#### MATERIAL PROVIDED:
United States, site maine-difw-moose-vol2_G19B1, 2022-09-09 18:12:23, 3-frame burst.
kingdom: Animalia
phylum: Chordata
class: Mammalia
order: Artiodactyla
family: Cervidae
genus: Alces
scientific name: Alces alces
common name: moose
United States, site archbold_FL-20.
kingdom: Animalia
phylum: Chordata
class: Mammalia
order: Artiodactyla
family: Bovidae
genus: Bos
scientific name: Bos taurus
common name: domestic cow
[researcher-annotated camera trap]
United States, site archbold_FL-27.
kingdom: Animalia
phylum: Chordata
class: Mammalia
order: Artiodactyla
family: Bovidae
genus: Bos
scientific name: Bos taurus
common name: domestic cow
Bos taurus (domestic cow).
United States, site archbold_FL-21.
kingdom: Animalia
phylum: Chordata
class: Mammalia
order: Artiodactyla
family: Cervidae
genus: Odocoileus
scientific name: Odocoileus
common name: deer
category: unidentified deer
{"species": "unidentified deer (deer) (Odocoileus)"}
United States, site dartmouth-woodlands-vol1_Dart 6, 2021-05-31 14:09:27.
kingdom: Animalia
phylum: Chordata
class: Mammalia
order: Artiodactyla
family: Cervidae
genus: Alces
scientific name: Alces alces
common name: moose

#### TASK DIRECTIONS:
Could you print all of the entries again exactly as they stand?

#### RESULT:
United States, site maine-difw-moose-vol2_G19B1, 2022-09-09 18:12:23, 3-frame burst.
kingdom: Animalia
phylum: Chordata
class: Mammalia
order: Artiodactyla
family: Cervidae
genus: Alces
scientific name: Alces alces
common name: moose
United States, site archbold_FL-20.
kingdom: Animalia
phylum: Chordata
class: Mammalia
order: Artiodactyla
family: Bovidae
genus: Bos
scientific name: Bos taurus
common name: domestic cow
[researcher-annotated camera trap]
United States, site archbold_FL-27.
kingdom: Animalia
phylum: Chordata
class: Mammalia
order: Artiodactyla
family: Bovidae
genus: Bos
scientific name: Bos taurus
common name: domestic cow
Bos taurus (domestic cow).
United States, site archbold_FL-21.
kingdom: Animalia
phylum: Chordata
class: Mammalia
order: Artiodactyla
family: Cervidae
genus: Odocoileus
scientific name: Odocoileus
common name: deer
category: unidentified deer
{"species": "unidentified deer (deer) (Odocoileus)"}
United States, site dartmouth-woodlands-vol1_Dart 6, 2021-05-31 14:09:27.
kingdom: Animalia
phylum: Chordata
class: Mammalia
order: Artiodactyla
family: Cervidae
genus: Alces
scientific name: Alces alces
common name: moose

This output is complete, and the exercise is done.